◆ À faire:
a – D'après la critique, de quelle série un faux air règne-t-il sur la ville de Waimoana ?
b – Citez, s'il vous plaît, tout le passage de la critique qui va de «En fait, en» jusqu'à «pas moins efficace.».
c – Relevez tous les titres de séries ou de films mentionnés dans la critique.

◆ Texte de la page:
▶

L'atout majeur de This is not my life réside incontestablement dans l'efficacité avec laquelle son mystère va être posé. L'ambiance générale de la série prend rapidement un tour résolument paranoïaque, le moindre détail le plus anecdotique faisant naître la suspicion dans l'esprit d'un téléspectateur qui est prend naturellement fait et cause pour Alec Ross. Si cette atmosphère poussant à la sur-interprétation pouvait faire craindre un recours excessif aux sous-entendus, la fiction va bâtir son intrigue sur des faits tangibles. S'il demeure une part de non-dit, d'inexpliqué, si des ressorts nous échappent encore, en raison du manque de certaines informations, la série, elle, ne tergiverse pas : notre inquiétude se trouve rapidement confortée par les évènements auxquels nous assistons.
En fait, en terme de filiation téléphagique, reconnaissons qu'il règne incontestablement comme un faux air du Prisonnier sur la ville si parfaite de Waimoana. Même si son cadre lui est propre, il est difficile de ne pas faire de parallèles avec cette série - voire avec d'autres fictions déclinant ce thème de la ville factice où le héros s'inscrit en porte-à-faux, comme The Truman Show. On retrouve ainsi dans This is not my life un certain nombre de thématiques et de ressorts narratifs familiers, qu'elle est cependant en mesure de se réapproprier de manière convaincante. L'approche reste classique, mais n'en est pas moins efficace.
Au fur et à mesure que le pilote progresse, l'indubitable impression d'artificialité de la ville se renforce donc. L'évidence que quelque chose cloche s'impose à Alec, comme au téléspectateur. Dans cette culture du mystère, la force de la série va finalement résider dans sa simplicité. De façon imperturbable et solide, elle capitalise et explore son concept. Inutile de trop en faire dans un suggestif qui deviendrait rapidement lourd, pas besoin d'étirer inutilement les choses en longueur... Ce premier épisode ne perd pas de temps en exposition inutile, mené sur un rythme enlevé. Une pointe d'action, des drames, la perte de certains repères, les nerfs qui lâchent, tout s'enchaîne efficacement et les suspicions du héros se confirment.

◀

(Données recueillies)
▶

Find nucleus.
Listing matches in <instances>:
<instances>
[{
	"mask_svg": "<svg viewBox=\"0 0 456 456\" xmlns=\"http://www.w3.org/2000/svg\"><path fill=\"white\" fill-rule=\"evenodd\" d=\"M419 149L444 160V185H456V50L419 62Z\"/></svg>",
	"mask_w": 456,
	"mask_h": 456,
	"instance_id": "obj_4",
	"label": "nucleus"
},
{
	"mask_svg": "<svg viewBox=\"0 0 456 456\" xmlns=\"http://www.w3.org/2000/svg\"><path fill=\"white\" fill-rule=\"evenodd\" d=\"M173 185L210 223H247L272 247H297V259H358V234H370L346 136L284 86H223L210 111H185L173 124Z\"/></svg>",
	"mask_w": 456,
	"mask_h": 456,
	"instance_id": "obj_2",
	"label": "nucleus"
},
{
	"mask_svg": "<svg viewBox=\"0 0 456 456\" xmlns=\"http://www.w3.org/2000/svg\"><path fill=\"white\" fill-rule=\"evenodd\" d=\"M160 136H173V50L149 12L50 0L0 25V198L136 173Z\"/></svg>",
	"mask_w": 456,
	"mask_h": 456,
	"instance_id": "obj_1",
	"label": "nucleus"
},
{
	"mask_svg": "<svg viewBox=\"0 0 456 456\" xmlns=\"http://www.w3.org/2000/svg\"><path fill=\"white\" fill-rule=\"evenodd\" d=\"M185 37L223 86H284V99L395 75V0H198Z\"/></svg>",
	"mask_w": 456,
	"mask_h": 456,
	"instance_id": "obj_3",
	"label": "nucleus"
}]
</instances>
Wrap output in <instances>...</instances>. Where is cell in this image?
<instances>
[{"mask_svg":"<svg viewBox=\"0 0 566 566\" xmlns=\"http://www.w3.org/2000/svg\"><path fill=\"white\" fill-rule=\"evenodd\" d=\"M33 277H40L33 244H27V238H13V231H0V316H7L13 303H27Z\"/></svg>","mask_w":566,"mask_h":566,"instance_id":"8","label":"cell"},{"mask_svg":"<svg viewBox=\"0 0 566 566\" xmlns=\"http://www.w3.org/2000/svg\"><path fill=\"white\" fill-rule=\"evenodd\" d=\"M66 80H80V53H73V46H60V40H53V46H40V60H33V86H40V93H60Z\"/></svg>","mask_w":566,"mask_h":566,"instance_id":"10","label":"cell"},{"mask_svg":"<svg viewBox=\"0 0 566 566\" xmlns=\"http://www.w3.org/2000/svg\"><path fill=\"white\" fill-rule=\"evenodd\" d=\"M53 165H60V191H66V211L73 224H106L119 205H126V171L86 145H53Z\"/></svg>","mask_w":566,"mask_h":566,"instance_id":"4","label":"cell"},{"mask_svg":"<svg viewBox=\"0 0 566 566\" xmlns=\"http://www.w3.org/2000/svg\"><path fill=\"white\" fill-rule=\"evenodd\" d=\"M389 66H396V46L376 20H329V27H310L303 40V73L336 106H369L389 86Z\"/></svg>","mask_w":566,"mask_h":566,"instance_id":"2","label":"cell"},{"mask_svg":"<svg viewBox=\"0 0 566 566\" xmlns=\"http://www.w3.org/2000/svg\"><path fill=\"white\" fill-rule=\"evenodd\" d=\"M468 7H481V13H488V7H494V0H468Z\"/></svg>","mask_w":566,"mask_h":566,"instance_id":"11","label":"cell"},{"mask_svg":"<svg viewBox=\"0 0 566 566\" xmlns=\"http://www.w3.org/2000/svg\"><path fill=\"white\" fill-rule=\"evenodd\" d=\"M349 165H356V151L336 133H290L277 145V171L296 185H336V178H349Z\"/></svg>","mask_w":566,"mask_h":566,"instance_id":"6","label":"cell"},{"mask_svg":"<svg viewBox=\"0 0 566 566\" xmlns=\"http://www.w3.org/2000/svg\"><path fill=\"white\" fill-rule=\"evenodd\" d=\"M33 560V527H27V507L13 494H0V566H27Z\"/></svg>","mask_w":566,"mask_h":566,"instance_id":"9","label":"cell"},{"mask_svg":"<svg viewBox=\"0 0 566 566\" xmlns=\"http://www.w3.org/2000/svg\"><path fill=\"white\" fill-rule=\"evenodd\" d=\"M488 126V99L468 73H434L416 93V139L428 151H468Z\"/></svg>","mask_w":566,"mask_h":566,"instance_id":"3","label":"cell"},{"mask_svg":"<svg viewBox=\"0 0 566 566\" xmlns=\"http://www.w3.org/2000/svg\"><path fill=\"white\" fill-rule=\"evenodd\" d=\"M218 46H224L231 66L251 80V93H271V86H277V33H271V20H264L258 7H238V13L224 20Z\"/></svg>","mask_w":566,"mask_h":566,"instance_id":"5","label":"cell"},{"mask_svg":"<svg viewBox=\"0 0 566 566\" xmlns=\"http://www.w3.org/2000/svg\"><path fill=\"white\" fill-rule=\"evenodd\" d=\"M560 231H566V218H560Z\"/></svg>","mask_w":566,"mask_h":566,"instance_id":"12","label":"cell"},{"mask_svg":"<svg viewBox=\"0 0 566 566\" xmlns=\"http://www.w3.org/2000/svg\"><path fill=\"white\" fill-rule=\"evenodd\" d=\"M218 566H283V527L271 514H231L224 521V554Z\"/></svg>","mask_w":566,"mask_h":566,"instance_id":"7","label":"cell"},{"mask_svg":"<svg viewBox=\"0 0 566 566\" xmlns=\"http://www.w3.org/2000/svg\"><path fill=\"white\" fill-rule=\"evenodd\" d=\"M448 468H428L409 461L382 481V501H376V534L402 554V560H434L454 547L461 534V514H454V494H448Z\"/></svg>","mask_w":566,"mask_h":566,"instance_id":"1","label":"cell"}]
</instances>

◀

◆ Réponses:
a – Du Prisonnier.

b –
En fait, en terme de filiation téléphagique, reconnaissons qu'il règne incontestablement comme un faux air du Prisonnier sur la ville si parfaite de Waimoana. Même si son cadre lui est propre, il est difficile de ne pas faire de parallèles avec cette série - voire avec d'autres fictions déclinant ce thème de la ville factice où le héros s'inscrit en porte-à-faux, comme The Truman Show. On retrouve ainsi dans This is not my life un certain nombre de thématiques et de ressorts narratifs familiers, qu'elle est cependant en mesure de se réapproprier de manière convaincante. L'approche reste classique, mais n'en est pas moins efficace.

c – This is not my life, Le Prisonnier, The Truman Show